*Apply what you read*:
1 - Reproduce word for word the stretch of the artist profiles text from "Liz Miller-Kovacs @miller.kovacs" through "than ever before.".
2 - Translate this sentence from the artist profiles text into Spanish: "One of the main challenges of working in solitude is that I cannot recruit others to assist on photo and video shoots."

*Text section*:
════════

LA Art Documents is exploring the pandemic’s impact on the way artists operate and engage with their practice in a new series of artist profiles we’re aptly calling BREAK OUT! Here’s a sampling of responses for Series 5: Connection with Nature, featuring works by: Jason Jenn (of LAAD), Liz Miller-Kovacs, Elizabeth Shull, and more ongoing.
Liz Miller-Kovacs @miller.kovacs http://miller-kovacs.art/
In March, on the eve of Los Angeles’ city wide stay-at-home orders, I drove out to the desert to stay in a friend’s empty cabin and focus on my work in isolation. One of the main challenges of working in solitude is that I cannot recruit others to assist on photo and video shoots. The current pandemic has revealed to me just how important community and collaboration is to any artist’s work. Another obstacle is the inability to source props and other essential materials in person, so I’ve instead been relying on sourcing minimal supplies online. Like many so many others right now my financial situation is also precarious, so I’ve been figuring out ways to produce work on a shoestring budget.
The “Future Artifacts” series was further developed under quarantine, and seem more relevant now than ever before.
The series envisions a possible future where humanity contemplates the loss of culture and the industrialized world as we know it. In these images I attempt to reconfigure my body in various ways that integrate with extreme environments. I try to reconnect with nature at a moment in history where our lifestyle is increasingly at odds with ecology and we must maintain distance from each other. The work is also a way for me to honor the cycle of life and reflect upon mortality.

════════

*Supplied information*:
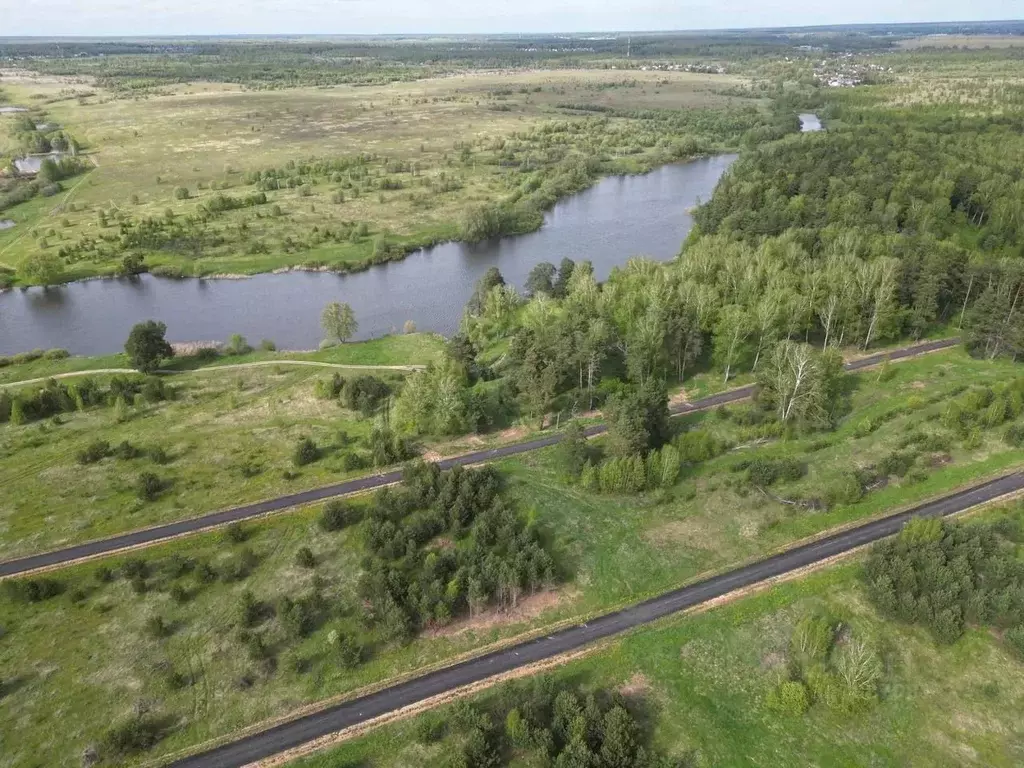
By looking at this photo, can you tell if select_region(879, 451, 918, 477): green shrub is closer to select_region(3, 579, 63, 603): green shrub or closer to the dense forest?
the dense forest

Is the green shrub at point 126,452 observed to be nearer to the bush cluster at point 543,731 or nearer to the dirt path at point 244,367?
the dirt path at point 244,367

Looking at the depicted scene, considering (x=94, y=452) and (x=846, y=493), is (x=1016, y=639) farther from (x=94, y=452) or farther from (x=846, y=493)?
(x=94, y=452)

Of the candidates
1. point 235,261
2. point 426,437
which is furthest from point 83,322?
point 426,437

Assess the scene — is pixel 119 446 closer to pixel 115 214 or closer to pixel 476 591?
pixel 476 591

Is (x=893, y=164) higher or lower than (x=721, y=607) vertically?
higher

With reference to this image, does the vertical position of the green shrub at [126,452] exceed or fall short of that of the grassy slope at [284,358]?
it exceeds it

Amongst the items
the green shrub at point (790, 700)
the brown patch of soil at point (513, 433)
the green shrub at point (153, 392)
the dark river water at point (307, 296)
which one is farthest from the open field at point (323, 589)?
the dark river water at point (307, 296)
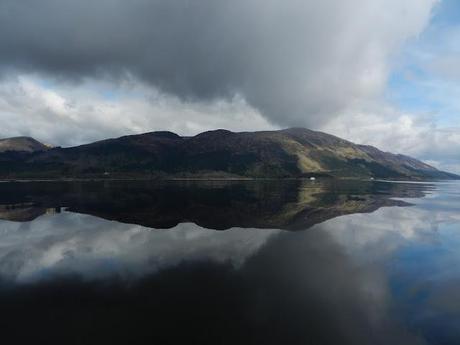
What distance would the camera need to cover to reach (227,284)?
1308 inches

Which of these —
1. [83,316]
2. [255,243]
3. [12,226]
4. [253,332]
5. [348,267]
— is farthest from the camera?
[12,226]

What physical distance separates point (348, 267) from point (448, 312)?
1296 cm

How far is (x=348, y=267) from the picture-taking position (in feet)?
134

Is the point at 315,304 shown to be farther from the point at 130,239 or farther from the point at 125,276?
the point at 130,239

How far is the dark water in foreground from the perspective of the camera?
78.4 ft

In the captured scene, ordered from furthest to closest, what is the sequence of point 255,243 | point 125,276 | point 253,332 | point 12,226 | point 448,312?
point 12,226 → point 255,243 → point 125,276 → point 448,312 → point 253,332

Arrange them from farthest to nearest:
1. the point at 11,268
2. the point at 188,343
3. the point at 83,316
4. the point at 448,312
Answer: the point at 11,268 → the point at 448,312 → the point at 83,316 → the point at 188,343

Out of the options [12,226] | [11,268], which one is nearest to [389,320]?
[11,268]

════════

*Solved problems*:
1 -
Liz Miller-Kovacs @miller.kovacs http://miller-kovacs.art/
In March, on the eve of Los Angeles’ city wide stay-at-home orders, I drove out to the desert to stay in a friend’s empty cabin and focus on my work in isolation. One of the main challenges of working in solitude is that I cannot recruit others to assist on photo and video shoots. The current pandemic has revealed to me just how important community and collaboration is to any artist’s work. Another obstacle is the inability to source props and other essential materials in person, so I’ve instead been relying on sourcing minimal supplies online. Like many so many others right now my financial situation is also precarious, so I’ve been figuring out ways to produce work on a shoestring budget.
The “Future Artifacts” series was further developed under quarantine, and seem more relevant now than ever before.

2 - Uno de los principales desafíos de trabajar en soledad es que no puedo reclutar a otras personas para que me ayuden en las sesiones de fotos y video.